Fokus Pacing: Was ist das und warum wirkt es?

Pacing bezeichnet die konsequente Abstimmung von Aktivitäten auf das individuelle Energielevel. Menschen mit ME/CFS oder Post-COVID lernen, ihre Belastungsmöglichkeiten realistisch einzuschätzen, Aktivitäts- und Ruhephasen zu planen und dabei Warnzeichen eines „Crashs“ frühzeitig zu erkennen. So gelingt es, schwerwiegende Rückschritte (PEM) zu vermeiden, die Krankheit besser zu managen und damit auch die Lebensqualität im Alltag spürbar zu verbessern.

Die Studie zeigt eindrucksvoll: Pacing wirkt für nahezu alle Betroffenen symptomübergreifend positiv, unabhängig vom individuellen Symptomprofil. Ob milde oder schwere Krankheitsverläufe, Pacing wurde durchgängig als hilfreich bewertet und belegt damit seinen zentralen Stellenwert im Umgang mit ME/CFS und Long-COVID bzw. Post-COVID.

Individualität zählt

Neben der generellen Empfehlung zu Pacing betonen die Studienautoren die enorme Heterogenität der Erkrankungen: Die besten Erfolge erzielen Betroffene häufig, wenn die Behandlung individuell auf das eigene Symptomprofil abgestimmt ist. Einige Subgruppen, z.B. mit starker Kreislaufbeteiligung (POTS), profitieren laut Studie besonders von bestimmen Medikamenten oder nicht-medikamentösen Maßnahmen – doch Pacing bleibt von allen betrachteten Ansätzen der am breitesten wirksame Baustein.

Fazit und Ausblick

Patientenberichte aus dieser großen Studie bieten unmittelbare, alltagsnahe Erkenntnisse und zeigen: Pacing ist aus Sicht der Betroffenen das wichtigste und hilfreichste Werkzeug im Umgang mit ME/CFS und Post-COVID. Gerade weil medikamentöse Therapien oft nur punktuell helfen und individuell abgestimmt werden müssen, bildet Pacing die Grundlage einer erfolgreichen Selbsthilfe.
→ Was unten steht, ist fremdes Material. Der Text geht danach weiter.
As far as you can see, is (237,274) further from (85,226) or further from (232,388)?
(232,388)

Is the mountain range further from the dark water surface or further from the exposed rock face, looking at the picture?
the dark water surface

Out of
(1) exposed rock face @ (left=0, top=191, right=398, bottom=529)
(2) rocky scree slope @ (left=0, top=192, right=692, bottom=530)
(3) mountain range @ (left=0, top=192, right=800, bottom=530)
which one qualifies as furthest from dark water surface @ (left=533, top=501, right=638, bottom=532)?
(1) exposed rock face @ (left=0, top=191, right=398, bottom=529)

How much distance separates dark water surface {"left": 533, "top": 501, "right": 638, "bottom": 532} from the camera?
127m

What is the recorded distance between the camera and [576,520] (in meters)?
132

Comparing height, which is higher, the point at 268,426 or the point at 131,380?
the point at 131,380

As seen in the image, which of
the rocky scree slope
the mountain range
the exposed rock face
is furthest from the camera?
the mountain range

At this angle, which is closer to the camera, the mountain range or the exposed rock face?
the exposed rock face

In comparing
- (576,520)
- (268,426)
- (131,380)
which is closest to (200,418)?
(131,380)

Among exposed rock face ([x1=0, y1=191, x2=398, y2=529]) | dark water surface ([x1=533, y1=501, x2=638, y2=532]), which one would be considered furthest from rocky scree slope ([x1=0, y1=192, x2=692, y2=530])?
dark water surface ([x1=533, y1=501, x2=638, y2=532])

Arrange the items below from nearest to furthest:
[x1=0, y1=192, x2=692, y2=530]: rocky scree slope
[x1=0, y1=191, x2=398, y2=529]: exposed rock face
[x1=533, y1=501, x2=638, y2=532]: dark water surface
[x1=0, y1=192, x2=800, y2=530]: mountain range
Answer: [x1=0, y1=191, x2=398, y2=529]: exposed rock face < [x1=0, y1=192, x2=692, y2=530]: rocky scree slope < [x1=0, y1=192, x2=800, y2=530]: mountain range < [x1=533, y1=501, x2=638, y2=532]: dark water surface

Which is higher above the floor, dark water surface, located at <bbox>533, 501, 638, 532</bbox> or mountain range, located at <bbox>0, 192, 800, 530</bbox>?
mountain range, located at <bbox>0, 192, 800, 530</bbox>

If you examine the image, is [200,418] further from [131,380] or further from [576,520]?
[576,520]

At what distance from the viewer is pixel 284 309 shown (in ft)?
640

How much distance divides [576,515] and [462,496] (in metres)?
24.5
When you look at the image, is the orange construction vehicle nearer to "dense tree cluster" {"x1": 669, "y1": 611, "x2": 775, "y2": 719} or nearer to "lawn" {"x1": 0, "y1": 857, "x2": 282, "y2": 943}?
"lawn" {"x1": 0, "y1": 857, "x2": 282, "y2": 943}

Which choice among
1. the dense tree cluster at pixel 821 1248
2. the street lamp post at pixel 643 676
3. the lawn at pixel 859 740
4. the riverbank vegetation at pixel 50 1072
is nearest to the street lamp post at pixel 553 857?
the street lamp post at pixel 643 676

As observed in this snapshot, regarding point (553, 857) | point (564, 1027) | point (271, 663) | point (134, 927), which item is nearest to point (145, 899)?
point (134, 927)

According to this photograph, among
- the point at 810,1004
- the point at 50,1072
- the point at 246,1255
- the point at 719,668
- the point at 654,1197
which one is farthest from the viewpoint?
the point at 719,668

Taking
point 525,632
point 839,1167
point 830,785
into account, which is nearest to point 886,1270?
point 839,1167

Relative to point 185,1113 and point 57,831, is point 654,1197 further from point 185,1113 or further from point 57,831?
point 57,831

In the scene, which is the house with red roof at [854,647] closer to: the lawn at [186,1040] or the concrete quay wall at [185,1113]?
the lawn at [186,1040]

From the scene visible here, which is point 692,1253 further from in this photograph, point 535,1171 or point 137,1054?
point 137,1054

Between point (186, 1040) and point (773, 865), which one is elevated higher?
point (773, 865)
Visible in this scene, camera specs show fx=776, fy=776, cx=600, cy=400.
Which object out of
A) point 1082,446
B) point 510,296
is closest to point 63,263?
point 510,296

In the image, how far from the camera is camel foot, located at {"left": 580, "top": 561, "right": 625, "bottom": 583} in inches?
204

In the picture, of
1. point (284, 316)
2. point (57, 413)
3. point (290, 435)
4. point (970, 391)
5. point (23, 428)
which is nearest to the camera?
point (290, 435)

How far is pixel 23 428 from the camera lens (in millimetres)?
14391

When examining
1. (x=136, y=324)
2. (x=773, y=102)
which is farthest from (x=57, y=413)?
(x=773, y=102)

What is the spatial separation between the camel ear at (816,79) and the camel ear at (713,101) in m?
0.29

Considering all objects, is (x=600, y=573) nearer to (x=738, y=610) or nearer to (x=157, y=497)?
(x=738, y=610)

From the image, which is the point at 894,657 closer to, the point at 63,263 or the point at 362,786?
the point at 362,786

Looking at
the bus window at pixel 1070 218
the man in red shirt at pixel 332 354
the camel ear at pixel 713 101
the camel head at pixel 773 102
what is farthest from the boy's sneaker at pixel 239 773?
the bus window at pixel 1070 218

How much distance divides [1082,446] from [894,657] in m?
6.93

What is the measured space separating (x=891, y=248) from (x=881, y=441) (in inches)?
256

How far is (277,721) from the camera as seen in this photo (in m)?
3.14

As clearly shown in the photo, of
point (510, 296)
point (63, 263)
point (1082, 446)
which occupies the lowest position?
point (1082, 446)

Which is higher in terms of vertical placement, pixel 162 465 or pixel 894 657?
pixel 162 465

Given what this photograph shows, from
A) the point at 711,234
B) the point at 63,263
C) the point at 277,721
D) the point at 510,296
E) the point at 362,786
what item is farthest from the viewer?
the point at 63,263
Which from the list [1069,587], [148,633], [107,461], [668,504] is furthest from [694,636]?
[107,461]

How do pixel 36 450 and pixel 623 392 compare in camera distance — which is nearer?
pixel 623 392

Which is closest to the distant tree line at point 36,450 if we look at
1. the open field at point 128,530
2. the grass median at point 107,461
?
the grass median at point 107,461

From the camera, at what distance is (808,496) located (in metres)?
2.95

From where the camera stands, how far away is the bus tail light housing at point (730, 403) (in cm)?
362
Praktische Hilfe: die blue-ME Pacing App

Vor dem Hintergrund dieser Ergebnisse gewinnt die strukturierte Erfassung von Belastung, Erholung und deren Wechselwirkungen an Bedeutung. Die Pacing-App blue-ME verbindet diese Erkenntnisse mit praktischer Nutzung: Sie dokumentiert Aktivitäten und Symptome, macht Muster sichtbar, hilft bei der Abstimmung von Ruhe und Belastung und erlaubt so, die im Patient:innenfeedback der Studie implizite Logik von Pacing datenbasiert zu verfolgen.

Quelle:
Eckey M., Li P., Morrison B. et al. „Patient-reported treatment outcomes in ME/CFS and Long COVID.“ Proceedings of the National Academy of Sciences (PNAS), 2025. DOI: 10.1073/pnas.2426874122.